Corbeau de malheur… enfin blanchi
Envoyé par Noé pour voir si la décrue du Déluge a lieu, il s’attarde en se repaissant de cadavres. Il a failli et devient dans l’imaginaire judéo-chrétien « l’oiseau impie », le suppôt de Satan et des puissances occultes. Diabolisé, il est chargé de tous les vices : nuisible, charognard, inquiétant et mortifère. Son plumage noir et son croassement éraillé et lugubre permettent à l’Église de le présenter comme un oiseau de malédiction, de mauvais augure et de déclencher une guerre qui va durer jusqu’à la première moitié du XXe siècle.

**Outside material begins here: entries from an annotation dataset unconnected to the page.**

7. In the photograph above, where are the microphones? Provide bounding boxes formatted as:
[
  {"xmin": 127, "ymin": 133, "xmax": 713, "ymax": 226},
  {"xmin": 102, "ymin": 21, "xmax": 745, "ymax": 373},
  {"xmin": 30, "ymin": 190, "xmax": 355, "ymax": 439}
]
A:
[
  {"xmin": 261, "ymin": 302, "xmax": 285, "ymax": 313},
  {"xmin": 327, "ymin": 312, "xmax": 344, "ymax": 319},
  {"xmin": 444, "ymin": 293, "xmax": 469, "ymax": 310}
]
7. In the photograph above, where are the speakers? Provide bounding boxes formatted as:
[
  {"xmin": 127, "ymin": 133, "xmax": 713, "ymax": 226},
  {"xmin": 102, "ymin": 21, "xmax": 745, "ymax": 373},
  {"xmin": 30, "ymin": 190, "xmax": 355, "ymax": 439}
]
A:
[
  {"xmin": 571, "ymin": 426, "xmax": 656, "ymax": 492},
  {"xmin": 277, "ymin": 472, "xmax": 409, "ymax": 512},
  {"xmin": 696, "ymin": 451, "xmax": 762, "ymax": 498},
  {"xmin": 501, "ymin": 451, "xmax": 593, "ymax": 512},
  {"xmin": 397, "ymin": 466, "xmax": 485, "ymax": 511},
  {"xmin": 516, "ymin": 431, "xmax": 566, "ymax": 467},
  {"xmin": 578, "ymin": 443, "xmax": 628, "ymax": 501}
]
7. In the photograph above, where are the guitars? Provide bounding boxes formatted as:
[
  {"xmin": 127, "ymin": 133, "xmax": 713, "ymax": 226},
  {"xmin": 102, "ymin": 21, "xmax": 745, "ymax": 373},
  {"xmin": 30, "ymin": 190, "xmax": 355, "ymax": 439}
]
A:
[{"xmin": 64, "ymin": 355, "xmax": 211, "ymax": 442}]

Des massacres furent même organisés et des primes à la destruction octroyées. Pour étayer ce renversement, Michel Pastoureau analyse mosaïques, chapiteaux sculptés, vitraux de Chartres, tapisserie de Bayeux, bibles, fables, contes, poèmes, tableaux comme ceux de Oudry, Caspar David Friedrich, Van Gogh, Odilon Redon... Il évoque le film de 1943 de Clouzot Le Corbeau, envoi de lettres anonymes, sinistre réalité dans la France occupée, contagion de la délation et effets funèbres de la rumeur. L’attaque des humains par toutes sortes d’oiseaux qui se sont regroupés (film d’Hitchcock, 1963), est à mettre en relation avec les traumatismes anciens et les névroses de l’héroïne. Le corbeau a été revu et corrigé. Se fondant sur les dernières découvertes scientifiques, l’auteur indique que, depuis une trentaine d’années, le noir volatile tient sa revanche. Son intelligence, déjà signalée par les Grecs et les Romains, le place en tête de la liste des animaux. Ses capacités cognitives et sa prodigieuse mémoire (neurones plus nombreux et connexions courtes, donc plus rapides, a-t-il précisé lors d’une émission sur France Culture) le mettent au niveau de l’être humain. Que Michel Pastoureau nous donne, il en a l’intention, une étude sur le renard, l’aigle, le cerf, l’âne et le coq, extrêmement vivante, remarquablement informée et jamais pédante, comme celle sur ce noir corvidé.
Éditions du Seuil, 160 pages, 80 illustrations, 19,90 €.